Two soliton solutions of Eq. (1) were obtained through use of the Hirota method. By analysing the solution, different function forms for ${\mathrm{\beta }}_1\left(\mathrm{z}\right)$ and $\mathrm{\gamma }\left(\mathrm{z}\right)$ were taken to obtain different types of soliton transmission. The effect of the phase shift on the transmission of smooth parallel solitons was discussed when ${\mathrm{\beta }}_1\left(\mathrm{z}\right)={2\mathrm{e}}^{-0.5{\mathrm{z}}^2}$ and $\mathrm{\gamma }\left(\mathrm{z}\right)=2{\mathrm{\beta }}_1\left(\mathrm{z}\right)$. If one takes ${\mathrm{\beta }}_1\left(\mathrm{z}\right)={2\mathrm{e}}^{-5{\mathrm{z}}^2}+\sin \mathrm{z}$ and $\mathrm{\gamma }\left(\mathrm{z}\right)={4\mathrm{e}}^{-0.5{\mathrm{z}}^2}$, the influence of the phase shift on parallel solitons was presented.

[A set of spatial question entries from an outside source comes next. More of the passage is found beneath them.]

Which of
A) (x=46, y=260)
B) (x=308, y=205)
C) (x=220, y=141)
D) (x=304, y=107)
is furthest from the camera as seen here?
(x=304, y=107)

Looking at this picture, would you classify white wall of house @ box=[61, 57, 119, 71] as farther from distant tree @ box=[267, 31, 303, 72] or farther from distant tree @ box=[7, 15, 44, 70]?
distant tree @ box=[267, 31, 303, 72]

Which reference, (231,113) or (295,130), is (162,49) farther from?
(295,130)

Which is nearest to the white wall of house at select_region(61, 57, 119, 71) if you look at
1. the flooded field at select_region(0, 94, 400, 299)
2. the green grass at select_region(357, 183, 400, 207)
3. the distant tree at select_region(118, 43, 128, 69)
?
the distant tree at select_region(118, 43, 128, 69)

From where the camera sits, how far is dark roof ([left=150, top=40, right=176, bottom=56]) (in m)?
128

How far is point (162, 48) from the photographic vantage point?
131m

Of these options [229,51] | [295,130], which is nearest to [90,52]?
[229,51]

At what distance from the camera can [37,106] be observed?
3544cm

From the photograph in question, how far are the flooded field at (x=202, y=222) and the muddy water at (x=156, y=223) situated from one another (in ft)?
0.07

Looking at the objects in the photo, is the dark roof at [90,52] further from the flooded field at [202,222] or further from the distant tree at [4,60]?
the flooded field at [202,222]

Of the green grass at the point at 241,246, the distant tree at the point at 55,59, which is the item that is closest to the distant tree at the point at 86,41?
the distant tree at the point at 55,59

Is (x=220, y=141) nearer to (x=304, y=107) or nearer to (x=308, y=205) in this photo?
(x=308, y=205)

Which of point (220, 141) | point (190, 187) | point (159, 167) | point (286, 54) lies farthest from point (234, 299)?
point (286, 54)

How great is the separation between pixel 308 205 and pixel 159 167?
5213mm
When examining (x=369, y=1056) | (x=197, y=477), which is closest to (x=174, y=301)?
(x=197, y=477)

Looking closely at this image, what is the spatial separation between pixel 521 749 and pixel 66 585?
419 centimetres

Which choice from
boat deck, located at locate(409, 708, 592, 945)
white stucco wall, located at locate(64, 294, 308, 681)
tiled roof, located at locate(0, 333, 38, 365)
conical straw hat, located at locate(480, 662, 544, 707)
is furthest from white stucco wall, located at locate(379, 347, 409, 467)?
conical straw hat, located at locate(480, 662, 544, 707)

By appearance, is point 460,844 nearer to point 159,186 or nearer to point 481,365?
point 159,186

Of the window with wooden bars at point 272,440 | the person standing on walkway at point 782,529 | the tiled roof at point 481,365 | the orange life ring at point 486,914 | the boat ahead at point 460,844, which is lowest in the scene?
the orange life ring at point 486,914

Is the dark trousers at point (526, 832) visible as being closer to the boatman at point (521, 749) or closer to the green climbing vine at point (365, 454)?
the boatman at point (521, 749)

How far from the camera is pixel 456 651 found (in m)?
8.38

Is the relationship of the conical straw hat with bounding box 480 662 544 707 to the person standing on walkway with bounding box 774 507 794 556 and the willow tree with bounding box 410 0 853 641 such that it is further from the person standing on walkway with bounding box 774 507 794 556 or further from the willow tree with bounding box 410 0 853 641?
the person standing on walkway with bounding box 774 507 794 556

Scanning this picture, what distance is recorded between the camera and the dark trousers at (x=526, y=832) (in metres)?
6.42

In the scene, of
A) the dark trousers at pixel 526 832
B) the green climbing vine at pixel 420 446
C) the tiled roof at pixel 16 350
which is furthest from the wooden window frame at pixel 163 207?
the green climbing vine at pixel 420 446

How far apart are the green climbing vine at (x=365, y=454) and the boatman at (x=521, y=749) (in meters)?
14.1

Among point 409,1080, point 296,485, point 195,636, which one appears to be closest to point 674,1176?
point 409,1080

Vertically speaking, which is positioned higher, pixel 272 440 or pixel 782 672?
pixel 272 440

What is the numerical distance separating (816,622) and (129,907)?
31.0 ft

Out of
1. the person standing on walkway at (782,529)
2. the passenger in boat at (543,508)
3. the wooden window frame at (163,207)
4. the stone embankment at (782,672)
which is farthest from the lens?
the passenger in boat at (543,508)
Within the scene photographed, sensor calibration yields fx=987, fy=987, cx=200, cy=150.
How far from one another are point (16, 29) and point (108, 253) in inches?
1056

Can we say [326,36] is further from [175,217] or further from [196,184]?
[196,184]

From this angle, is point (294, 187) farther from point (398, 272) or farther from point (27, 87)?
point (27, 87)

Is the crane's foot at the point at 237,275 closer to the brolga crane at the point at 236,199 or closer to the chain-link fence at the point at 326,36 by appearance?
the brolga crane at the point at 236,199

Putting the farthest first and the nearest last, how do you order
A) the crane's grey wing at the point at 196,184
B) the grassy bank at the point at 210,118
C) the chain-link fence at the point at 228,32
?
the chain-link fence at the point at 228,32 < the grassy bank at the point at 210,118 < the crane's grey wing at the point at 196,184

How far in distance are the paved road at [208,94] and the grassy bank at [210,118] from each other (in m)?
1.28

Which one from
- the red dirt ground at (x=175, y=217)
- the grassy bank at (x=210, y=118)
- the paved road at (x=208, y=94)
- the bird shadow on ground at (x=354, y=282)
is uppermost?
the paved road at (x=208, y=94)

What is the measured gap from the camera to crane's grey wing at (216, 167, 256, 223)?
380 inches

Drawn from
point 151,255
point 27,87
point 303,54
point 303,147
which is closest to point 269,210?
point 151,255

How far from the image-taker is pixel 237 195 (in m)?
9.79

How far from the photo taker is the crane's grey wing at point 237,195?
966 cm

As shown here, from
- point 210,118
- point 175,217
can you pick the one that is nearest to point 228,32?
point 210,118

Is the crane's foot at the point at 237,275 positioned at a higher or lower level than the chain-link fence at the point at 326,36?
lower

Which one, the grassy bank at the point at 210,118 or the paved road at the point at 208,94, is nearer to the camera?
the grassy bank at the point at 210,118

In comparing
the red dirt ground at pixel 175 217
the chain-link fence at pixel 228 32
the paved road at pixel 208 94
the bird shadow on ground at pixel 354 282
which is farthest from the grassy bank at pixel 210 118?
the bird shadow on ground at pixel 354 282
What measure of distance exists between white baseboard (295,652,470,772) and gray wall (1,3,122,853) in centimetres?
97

In addition, the soliton amplification in a bound state has been explored when ${\mathrm{\beta }}_1\left(\mathrm{z}\right)=-\frac{0.55}{1+5\mathrm{z}}$. When ${\mathrm{\beta }}_1\left(\mathrm{z}\right)=-\cos (\arccos \mathrm{z})$ and $\mathrm{\gamma }\left(\mathrm{z}\right)=\sin 2\mathrm{z}$, parabolic solitons with oscillations are demonstrated. Moreover, parabolic solitons have been reduced to dromion-like structures while ${\mathrm{\beta }}_1\left(\mathrm{z}\right)=\arcsin \mathrm{z}$ and $\mathrm{\gamma }\left(\mathrm{z}\right)=\mathrm{a}\mathrm{r}\mathrm{c}\sinh \mathrm{z}$. Those presented results are applicable to theoretical analysis and experimental research of optical amplifier, all-optical switches and mode-locked lasers.

Conflict of interest

The authors declare they have no conflict of interest.

Compliance with Ethics Requirements

This article does not contain any studies with human or animal subjects.